## Begin Data for this exercise

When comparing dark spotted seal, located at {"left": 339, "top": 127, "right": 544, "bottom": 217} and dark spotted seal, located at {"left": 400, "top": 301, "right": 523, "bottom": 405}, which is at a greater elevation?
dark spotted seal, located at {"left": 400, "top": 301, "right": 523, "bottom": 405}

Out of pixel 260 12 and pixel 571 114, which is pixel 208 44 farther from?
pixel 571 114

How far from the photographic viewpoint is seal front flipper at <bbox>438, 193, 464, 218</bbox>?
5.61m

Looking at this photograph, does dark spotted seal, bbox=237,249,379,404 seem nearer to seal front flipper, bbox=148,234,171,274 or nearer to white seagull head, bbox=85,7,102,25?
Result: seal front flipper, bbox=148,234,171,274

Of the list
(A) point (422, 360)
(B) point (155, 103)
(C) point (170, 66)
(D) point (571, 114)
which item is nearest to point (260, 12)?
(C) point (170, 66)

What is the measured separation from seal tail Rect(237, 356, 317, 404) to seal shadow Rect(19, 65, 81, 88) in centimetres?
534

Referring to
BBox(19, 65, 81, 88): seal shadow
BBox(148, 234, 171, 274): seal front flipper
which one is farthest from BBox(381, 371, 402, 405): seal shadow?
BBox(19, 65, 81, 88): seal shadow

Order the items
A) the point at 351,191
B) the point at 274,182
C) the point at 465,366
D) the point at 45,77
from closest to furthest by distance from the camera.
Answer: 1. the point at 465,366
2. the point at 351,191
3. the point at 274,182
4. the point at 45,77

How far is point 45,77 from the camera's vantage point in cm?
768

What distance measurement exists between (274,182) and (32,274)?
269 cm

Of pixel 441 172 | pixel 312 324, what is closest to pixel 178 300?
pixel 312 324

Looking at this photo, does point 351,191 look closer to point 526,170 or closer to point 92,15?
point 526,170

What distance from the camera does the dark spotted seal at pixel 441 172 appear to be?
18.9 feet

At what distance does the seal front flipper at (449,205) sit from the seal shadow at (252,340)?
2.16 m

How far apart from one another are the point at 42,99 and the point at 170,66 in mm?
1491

## End Data for this exercise

Request: Give all of the data above again, changing "white seagull head" to "white gull head" and leaving everything else as it is.

Solution:
When comparing dark spotted seal, located at {"left": 339, "top": 127, "right": 544, "bottom": 217} and dark spotted seal, located at {"left": 400, "top": 301, "right": 523, "bottom": 405}, which is at a greater elevation?
dark spotted seal, located at {"left": 400, "top": 301, "right": 523, "bottom": 405}

Out of pixel 260 12 and pixel 571 114, which is pixel 208 44 farther from?
pixel 571 114

How far from the photographic viewpoint is seal front flipper at <bbox>438, 193, 464, 218</bbox>?
5.61m

Looking at this photograph, does dark spotted seal, bbox=237,249,379,404 seem nearer to seal front flipper, bbox=148,234,171,274 or nearer to white gull head, bbox=85,7,102,25?
Result: seal front flipper, bbox=148,234,171,274

Of the list
(A) point (422, 360)
(B) point (155, 103)
(C) point (170, 66)
(D) point (571, 114)
which item is nearest to point (260, 12)?
(C) point (170, 66)

What is the measured separation from seal tail Rect(237, 356, 317, 404) to seal shadow Rect(19, 65, 81, 88) in centimetres?
534

Referring to
BBox(19, 65, 81, 88): seal shadow
BBox(148, 234, 171, 274): seal front flipper
which one is farthest from BBox(381, 371, 402, 405): seal shadow?
BBox(19, 65, 81, 88): seal shadow

Order the items
A) the point at 351,191
B) the point at 274,182
C) the point at 465,366
D) the point at 45,77
from closest to furthest by distance from the camera.
Answer: 1. the point at 465,366
2. the point at 351,191
3. the point at 274,182
4. the point at 45,77

How far is point 45,77 from the camera's vantage point in cm?
768

What distance measurement exists between (274,182) and (32,274)?
269 cm

Of pixel 441 172 | pixel 312 324, what is closest to pixel 178 300?
pixel 312 324

Looking at this photo, does point 351,191 look closer to point 526,170 or closer to point 92,15?
point 526,170

What distance from the camera does the dark spotted seal at pixel 441 172 appear to be?
18.9 feet

At what distance does the seal front flipper at (449,205) sit from the seal shadow at (252,340)?
2.16 m

How far apart from one another are the point at 42,99 and the point at 170,66 in mm?
1491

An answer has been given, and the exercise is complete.